Hari itu, seperti biasa, aku mengambil makan di kantin. Semuanya berjalan normal... sampai suara yang paling kubenci terdengar di belakangku.
"Oi."
Aku tahu suara itu. Tapi aku tetap diam, berpura-pura tidak mendengar.
Langkah kakinya mendekat. Aku bisa merasakan napasnya di telingaku.
"Beraninya kamu mengabaikanku... nanti ke belakang. Awas kalau gak datang," ucapnya lagi, kali ini dengan nada mengancam.
Aku tidak ingin pergi. Tapi aku tahu, mereka akan tetap mencariku.
...----------------...
Di belakang panti asuhan, ada sebuah bangunan kosong.
Tempat itu jarang dilewati siapa pun. Biasanya, anak-anak itu berkumpul di sana.
Orang yang tadi mengancamku di kantin bernama Beni—tubuhnya lebih besar dari anak-anak lain di panti.
Aku melangkah mendekati Beni dan kawan-kawannya. Menunduk. Tanpa ekspresi.
Tanpa peringatan—sebuah pukulan menghantam wajahku.
BUK!
Kepalaku terhempas ke samping. Rasa panas menjalar di pipi.

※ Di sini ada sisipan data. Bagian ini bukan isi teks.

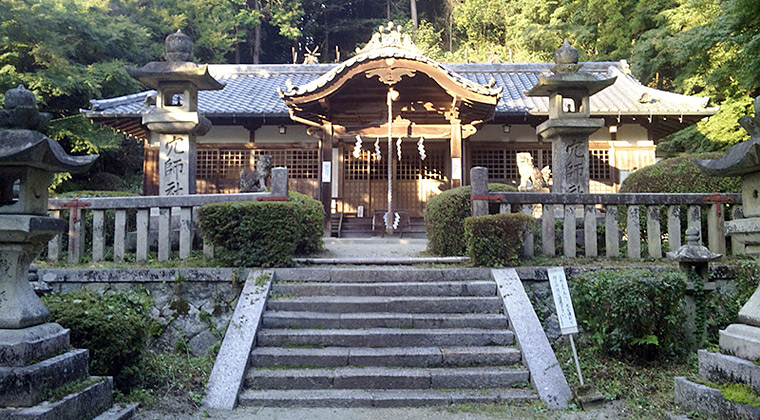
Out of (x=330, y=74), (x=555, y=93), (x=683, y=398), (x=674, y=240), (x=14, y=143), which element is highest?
(x=330, y=74)

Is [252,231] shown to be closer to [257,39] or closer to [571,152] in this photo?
[571,152]

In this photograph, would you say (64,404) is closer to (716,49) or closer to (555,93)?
(555,93)

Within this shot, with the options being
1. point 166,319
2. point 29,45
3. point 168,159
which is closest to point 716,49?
point 168,159

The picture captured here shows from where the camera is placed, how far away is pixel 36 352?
3.36 m

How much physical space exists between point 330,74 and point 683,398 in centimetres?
934

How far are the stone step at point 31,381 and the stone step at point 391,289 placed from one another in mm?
2637

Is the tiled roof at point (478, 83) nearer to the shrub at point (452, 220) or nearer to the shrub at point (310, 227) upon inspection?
the shrub at point (310, 227)

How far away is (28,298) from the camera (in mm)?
3562

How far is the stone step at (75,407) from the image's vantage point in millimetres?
3097

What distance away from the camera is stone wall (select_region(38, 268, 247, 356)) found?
5762 millimetres

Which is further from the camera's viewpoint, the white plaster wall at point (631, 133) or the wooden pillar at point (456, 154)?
the white plaster wall at point (631, 133)

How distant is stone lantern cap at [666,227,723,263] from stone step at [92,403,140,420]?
5667mm

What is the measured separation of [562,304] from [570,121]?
470cm

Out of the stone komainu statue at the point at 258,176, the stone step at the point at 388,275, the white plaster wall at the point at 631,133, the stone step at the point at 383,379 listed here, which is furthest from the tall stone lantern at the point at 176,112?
the white plaster wall at the point at 631,133
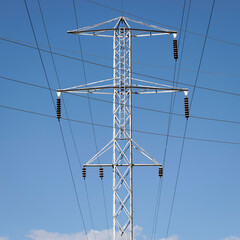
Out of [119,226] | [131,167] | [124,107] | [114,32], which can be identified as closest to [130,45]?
[114,32]

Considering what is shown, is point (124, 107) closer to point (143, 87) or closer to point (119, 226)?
point (143, 87)

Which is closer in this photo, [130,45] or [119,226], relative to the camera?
[119,226]

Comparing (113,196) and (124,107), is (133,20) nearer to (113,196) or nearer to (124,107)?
(124,107)

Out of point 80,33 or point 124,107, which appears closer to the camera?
point 124,107

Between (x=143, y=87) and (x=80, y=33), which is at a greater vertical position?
(x=80, y=33)

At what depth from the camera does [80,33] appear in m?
49.8

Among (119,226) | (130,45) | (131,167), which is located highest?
(130,45)

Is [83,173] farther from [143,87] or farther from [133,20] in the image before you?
[133,20]

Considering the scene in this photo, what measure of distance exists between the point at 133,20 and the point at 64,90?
651 centimetres

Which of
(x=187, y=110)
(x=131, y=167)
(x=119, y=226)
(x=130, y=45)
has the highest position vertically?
(x=130, y=45)

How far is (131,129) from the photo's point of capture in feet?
151

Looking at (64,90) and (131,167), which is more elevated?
(64,90)

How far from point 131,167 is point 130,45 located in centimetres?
841

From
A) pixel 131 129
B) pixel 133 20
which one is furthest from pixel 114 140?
pixel 133 20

"Beraninya kamu menyombongkan diri di kantin," katanya sinis.
Aku tak tahu maksudnya.
Sebelum sempat berkata apa pun, sebuah tendangan keras menghantam perutku.
BAGH!
Aku tersungkur ke tanah. Tubuhku menggeliat kesakitan. Aku mencoba menarik napas, tapi rasanya seperti ada batu besar menindih dadaku.
Aku menatapnya dengan mata berair—bukan karena ingin menangis, tapi karena tubuhku berjuang menahan rasa sakit yang menyiksa.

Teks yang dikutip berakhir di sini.